Мастер Наби, улыбаясь, степенно ответил:
— Если все так и будет, то артель — это хорошо. Мне нравится, но как другие посмотрят?
— Думаю, что и другие согласятся. Найдите сами несколько человек и растолкуйте им...
— Мне? Найти?
— Да, вам! Вы поняли, в чем суть, вот вы им и разъясните... Если добьетесь согласия, организуем артель. Выберете председателя, получите товар, и работа закипит. Вам дадут и новое светлое помещение, там установите ткацкие станки... И работать будете не до седьмого пота, а в определенные часы.
Наби впитывал каждое слово.
Да, это дело! Поговорю с ткачами... А сейчас отправлюсь-ка я н финансовый отдел.
Непременно сходите, там все сделают!
— Дай вам бог здоровья...
Как только Наби вышел, появился секретарь, доложивший о приходе Хайдаркула.

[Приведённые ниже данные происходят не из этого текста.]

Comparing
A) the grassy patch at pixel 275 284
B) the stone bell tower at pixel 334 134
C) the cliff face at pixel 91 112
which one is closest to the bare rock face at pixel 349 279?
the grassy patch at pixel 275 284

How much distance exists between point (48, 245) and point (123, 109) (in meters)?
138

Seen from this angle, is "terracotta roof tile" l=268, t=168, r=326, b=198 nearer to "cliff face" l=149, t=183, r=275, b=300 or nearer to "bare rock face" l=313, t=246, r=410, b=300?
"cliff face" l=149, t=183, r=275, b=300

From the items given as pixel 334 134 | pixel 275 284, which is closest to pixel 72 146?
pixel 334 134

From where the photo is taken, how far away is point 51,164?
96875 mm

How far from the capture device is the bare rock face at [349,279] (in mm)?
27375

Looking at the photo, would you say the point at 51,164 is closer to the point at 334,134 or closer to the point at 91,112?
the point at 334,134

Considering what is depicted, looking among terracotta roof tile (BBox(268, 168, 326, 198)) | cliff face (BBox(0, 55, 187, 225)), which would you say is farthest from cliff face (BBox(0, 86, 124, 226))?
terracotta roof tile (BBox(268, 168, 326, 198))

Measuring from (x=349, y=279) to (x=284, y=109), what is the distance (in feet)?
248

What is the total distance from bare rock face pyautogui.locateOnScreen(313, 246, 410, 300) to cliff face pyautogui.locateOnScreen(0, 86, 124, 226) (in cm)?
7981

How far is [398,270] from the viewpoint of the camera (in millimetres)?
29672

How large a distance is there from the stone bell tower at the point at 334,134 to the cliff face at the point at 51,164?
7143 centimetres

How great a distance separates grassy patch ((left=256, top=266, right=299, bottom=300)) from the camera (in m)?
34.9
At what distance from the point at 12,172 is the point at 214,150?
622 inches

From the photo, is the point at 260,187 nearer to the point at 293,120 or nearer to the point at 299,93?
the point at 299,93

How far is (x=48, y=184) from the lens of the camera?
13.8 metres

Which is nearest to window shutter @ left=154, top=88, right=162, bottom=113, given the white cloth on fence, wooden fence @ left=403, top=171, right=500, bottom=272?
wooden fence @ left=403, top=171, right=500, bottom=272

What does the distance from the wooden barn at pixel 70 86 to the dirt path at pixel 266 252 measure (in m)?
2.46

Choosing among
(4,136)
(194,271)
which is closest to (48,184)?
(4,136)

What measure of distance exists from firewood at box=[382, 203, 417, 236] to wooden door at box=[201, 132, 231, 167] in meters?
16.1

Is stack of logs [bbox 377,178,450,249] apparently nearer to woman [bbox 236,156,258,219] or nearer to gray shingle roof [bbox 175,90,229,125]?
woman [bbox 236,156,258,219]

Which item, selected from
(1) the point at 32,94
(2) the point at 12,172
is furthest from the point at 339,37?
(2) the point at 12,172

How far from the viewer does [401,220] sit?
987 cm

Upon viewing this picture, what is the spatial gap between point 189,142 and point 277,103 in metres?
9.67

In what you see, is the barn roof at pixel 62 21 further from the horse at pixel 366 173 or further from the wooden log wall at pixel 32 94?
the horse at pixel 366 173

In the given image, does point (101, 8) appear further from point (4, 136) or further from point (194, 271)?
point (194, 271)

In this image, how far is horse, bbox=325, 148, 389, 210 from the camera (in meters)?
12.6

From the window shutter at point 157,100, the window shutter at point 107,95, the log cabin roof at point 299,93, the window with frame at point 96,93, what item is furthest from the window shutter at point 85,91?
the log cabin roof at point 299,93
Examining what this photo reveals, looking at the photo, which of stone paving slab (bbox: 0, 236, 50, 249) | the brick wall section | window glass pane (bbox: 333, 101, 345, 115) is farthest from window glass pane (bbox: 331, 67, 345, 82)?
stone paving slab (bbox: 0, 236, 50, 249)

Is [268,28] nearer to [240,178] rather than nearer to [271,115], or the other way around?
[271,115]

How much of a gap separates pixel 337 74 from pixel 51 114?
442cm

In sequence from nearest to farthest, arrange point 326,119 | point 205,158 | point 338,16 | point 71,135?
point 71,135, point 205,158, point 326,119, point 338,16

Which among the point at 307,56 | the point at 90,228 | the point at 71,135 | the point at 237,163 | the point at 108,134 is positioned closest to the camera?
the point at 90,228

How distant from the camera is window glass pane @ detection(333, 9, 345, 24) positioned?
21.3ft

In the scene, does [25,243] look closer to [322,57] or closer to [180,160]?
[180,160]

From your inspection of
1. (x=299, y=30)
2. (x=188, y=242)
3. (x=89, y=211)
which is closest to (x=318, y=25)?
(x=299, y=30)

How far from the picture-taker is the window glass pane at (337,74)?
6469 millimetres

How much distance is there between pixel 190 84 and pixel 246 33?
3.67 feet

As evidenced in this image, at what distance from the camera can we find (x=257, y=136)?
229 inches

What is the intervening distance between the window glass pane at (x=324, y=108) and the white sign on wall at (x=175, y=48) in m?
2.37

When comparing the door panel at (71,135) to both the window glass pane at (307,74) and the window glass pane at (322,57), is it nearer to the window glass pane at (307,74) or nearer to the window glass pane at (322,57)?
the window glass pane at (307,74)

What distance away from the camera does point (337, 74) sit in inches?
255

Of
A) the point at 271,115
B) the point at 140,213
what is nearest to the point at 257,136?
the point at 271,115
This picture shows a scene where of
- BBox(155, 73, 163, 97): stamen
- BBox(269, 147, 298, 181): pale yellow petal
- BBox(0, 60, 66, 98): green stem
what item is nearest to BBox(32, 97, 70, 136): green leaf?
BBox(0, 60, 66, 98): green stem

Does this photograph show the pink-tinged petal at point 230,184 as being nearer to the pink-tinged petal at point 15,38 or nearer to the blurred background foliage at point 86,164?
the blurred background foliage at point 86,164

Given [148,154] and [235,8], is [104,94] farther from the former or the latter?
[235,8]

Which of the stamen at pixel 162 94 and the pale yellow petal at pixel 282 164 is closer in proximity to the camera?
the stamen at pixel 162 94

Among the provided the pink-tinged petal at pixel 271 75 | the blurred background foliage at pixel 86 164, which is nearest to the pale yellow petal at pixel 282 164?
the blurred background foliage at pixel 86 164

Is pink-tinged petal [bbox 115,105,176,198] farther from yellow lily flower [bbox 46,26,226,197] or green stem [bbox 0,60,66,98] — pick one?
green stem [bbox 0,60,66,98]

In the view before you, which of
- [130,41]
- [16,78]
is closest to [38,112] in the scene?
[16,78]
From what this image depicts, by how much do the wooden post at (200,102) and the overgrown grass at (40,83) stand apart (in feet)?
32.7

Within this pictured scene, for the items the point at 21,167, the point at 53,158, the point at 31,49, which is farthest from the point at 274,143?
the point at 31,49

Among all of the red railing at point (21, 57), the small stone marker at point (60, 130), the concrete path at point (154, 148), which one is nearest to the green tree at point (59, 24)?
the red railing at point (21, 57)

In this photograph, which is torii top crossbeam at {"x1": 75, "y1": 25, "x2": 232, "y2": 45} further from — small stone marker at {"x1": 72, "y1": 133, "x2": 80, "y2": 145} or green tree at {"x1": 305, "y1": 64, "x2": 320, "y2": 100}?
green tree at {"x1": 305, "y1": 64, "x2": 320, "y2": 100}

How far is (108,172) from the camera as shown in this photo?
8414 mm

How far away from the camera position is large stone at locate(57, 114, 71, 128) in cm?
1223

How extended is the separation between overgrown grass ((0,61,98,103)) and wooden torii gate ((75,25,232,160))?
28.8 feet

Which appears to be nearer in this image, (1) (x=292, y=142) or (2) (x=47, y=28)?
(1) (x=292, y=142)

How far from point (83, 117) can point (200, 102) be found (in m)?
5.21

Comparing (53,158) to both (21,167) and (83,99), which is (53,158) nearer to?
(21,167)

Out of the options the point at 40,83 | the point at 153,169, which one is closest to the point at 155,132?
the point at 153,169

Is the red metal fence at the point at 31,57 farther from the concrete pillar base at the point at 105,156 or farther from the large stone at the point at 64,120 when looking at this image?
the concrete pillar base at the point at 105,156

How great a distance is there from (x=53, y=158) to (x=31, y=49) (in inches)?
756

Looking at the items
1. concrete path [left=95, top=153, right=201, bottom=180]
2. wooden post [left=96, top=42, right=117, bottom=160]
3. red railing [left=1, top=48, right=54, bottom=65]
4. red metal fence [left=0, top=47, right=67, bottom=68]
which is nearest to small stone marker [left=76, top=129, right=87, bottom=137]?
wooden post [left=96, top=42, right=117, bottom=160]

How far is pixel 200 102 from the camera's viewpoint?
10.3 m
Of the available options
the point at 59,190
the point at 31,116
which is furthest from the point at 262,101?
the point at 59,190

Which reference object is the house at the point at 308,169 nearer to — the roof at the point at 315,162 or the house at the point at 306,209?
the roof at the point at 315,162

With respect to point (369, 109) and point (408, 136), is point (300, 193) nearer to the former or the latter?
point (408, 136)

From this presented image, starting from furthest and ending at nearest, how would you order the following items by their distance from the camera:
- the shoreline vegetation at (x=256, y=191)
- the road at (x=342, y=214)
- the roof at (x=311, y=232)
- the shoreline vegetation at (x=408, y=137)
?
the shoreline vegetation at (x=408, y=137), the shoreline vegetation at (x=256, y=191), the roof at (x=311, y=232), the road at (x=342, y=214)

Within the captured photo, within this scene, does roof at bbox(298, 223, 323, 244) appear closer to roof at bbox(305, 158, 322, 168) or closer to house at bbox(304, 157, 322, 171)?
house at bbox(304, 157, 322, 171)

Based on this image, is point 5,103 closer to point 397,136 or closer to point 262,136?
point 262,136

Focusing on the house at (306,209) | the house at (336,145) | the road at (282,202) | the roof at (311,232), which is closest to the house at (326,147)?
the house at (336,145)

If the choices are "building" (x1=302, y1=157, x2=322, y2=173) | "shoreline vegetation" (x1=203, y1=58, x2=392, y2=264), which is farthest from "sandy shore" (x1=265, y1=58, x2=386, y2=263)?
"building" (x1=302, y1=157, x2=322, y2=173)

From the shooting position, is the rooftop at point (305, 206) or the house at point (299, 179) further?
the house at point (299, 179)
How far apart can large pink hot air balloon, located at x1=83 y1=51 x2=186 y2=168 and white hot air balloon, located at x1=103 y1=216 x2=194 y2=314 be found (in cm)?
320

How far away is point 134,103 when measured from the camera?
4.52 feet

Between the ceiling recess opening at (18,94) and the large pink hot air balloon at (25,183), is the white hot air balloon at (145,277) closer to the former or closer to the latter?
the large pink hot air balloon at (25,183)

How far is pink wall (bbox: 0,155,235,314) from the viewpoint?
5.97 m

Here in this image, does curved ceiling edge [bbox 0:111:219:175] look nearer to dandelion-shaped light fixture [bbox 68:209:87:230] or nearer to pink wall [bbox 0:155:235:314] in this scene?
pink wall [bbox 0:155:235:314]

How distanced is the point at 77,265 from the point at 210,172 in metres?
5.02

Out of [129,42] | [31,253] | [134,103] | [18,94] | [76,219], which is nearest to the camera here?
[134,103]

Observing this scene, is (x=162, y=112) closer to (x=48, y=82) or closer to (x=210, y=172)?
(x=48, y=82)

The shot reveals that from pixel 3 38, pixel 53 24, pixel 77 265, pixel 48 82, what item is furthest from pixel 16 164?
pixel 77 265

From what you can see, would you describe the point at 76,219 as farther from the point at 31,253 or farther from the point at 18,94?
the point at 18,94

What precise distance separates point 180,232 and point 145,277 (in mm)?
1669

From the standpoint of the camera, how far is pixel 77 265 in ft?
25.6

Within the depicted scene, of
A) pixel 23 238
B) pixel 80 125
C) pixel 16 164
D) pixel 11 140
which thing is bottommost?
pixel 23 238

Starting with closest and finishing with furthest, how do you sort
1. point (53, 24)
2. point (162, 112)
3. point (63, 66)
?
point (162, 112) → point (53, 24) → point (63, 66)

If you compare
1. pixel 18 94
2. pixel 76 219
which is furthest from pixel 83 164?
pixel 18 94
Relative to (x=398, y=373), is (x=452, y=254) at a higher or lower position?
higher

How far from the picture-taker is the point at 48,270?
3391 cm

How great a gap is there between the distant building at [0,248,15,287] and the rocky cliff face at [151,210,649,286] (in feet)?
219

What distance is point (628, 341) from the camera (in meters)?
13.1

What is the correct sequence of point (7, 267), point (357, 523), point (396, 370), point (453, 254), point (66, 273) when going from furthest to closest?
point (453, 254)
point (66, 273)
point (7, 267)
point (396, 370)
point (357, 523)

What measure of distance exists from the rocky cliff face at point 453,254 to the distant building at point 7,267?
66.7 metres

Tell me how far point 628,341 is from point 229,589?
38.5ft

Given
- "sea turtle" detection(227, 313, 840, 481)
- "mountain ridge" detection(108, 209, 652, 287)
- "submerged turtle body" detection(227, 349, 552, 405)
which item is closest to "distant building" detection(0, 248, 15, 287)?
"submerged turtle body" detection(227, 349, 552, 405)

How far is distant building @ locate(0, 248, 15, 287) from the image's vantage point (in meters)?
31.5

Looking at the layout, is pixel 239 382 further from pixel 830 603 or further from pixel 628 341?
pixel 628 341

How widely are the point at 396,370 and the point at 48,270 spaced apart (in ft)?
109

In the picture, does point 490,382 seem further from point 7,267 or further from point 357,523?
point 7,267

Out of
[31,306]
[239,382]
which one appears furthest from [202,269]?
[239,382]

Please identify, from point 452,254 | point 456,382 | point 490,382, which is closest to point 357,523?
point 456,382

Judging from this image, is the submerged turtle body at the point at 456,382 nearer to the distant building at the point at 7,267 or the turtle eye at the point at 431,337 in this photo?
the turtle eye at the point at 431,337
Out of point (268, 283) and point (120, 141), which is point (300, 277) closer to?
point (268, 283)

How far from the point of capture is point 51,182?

— Зовите! И больше никого сюда не впускайте.
— Хорошо.
Ходжаев хорошо разбирался в людях и сразу поверил Хайдаркулу. Он видел в нем человека, всем своим существом служащего делу народа, отдающего ему все свои силы и немалый жизненный опыт. Он находил в нем единомышленника по важнейшим вопросам. Поэтому часто советовался с ним. В последнее время Ходжаева очень беспокоило самоуправство Асада Махсума, сейчас этот человек перешел все границы. Вопрос о нем не сегодня завтра будет стоять в ЦК, примут, конечно, меры для его обуздания, но нужно к этому подготовиться.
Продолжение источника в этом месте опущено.